None other than Stan Lee brought him to the comics in 1941. Early in his career with Timely Comics, Lee created a Jack Frost who was more villain than prankster — or at least an anti-hero much like the Hulk which Lee would go on to create year’s later when Timely became Marvel Comics. Lee’s Frost was a young man who mysteriously wandered out of the Arctic with no memory, and the ability to wield wintry precipitation. “Because of a misunderstanding with police, he is accused of murder and becomes a wanted criminal.” The rest pretty much writes itself!

From comically dark to outright depressing, Jack serves many masters in twentieth century art.

In Elizabeth Bishop’s heartbreaking “First Death in Nova Scotia” (1965), for example, the death of a small cousin leads the poet to imagining how Jack Frost might dress the body. Laid out on a table in a makeshift funeral following what would appear to have been a hunting accident, a boy “all white, like a doll that hadn’t been painted yet” would be the perfect canvas for Jack. He is evoked by the poet as quasi-savior — if only he could bring color (and life) back to the boy. “He had just begun on his hair, / a few red strokes, and then / Jack Frost had dropped the brush / and left him white, forever.”
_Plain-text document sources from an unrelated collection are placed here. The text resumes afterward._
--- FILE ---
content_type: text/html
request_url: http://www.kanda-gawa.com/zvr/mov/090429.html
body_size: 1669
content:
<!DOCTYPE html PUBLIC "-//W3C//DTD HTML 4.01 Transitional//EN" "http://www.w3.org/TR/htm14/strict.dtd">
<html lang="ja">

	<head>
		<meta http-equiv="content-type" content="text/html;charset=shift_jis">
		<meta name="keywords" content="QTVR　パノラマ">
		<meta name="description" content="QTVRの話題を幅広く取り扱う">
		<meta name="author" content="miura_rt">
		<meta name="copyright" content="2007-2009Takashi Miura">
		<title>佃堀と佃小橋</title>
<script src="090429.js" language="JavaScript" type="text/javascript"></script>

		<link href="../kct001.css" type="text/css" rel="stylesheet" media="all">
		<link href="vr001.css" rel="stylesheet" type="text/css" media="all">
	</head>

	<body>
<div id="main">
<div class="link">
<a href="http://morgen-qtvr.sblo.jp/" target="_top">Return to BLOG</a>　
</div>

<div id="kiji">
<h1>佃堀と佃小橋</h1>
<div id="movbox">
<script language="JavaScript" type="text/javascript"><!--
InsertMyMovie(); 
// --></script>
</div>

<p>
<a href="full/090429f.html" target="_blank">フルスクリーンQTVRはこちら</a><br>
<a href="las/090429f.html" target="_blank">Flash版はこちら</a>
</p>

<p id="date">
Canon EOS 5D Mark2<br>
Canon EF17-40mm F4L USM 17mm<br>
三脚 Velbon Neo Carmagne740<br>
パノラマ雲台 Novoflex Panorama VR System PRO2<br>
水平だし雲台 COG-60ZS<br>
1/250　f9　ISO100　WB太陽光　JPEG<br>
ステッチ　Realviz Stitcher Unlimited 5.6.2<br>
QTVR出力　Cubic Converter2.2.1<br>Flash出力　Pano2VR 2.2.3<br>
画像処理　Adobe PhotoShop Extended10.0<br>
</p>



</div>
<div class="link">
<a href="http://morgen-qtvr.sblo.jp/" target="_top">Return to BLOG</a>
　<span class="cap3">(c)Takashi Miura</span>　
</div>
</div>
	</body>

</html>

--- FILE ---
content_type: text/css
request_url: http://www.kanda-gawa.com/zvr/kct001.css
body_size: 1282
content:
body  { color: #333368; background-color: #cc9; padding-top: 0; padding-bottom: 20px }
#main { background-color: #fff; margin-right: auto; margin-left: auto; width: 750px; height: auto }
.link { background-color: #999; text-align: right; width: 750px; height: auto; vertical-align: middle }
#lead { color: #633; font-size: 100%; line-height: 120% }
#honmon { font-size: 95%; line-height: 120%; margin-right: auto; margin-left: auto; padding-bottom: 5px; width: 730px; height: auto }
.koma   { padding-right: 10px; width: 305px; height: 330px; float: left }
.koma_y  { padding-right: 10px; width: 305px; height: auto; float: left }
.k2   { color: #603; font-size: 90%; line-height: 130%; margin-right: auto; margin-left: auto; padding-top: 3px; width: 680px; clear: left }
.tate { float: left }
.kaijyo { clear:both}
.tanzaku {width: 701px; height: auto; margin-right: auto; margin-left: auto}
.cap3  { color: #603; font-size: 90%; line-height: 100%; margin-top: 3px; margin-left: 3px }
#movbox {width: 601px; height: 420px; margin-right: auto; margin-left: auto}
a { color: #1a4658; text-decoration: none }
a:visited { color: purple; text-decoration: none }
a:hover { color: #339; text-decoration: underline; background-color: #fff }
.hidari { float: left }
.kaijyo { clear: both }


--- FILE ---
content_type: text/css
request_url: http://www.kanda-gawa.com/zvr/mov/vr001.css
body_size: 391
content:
Here, Jack cannot work his magic. Like an open hand, Bishop’s words slap us into the reality of cold, cold death.

William Joyce’s Jack Frost

On a much light note, Rankin Bass did a take on the character in a 1979 Christmas Special, but (with the exception of a really bad horror film from 1997 and a handful of other terrible “family” movies) it’s with the recent and popular Guardians of Childhood series by William Joyce that Jack Frost as a character has really come back into popular culture. Tailor-made for a pre-teen audience that craves adventure from characters that were once only folktales that parents told their children, Joyce’s Jack Frost was even the subject of a change.org petition to be included in Frozen 2.  Far from folktale, Jack has the potential to become a film franchise.

Like most characters who come to us from ancient oral traditions and varied cultures, Jack Frost can, and does, take on many forms. But stories of him never stray far from stressing his youth and colorful nature during a time of year that is otherwise cold and grey. He is the antithesis of “Old Man Winter,” and in that contrast is the heart of his nature — a cold hand but a warm heart wrapped in a positive spirit that should be shared this time of year when winter blues can get to even the best of us.

Waking to ice on the window, snow on the car, and rock salt on the streets, we should stop to appreciate the delicate beauty of something as simple as oft-overlooked ice crystals. For Jack Frost’s brush put them there, making the otherwise stark reality of winter a more magical time of year.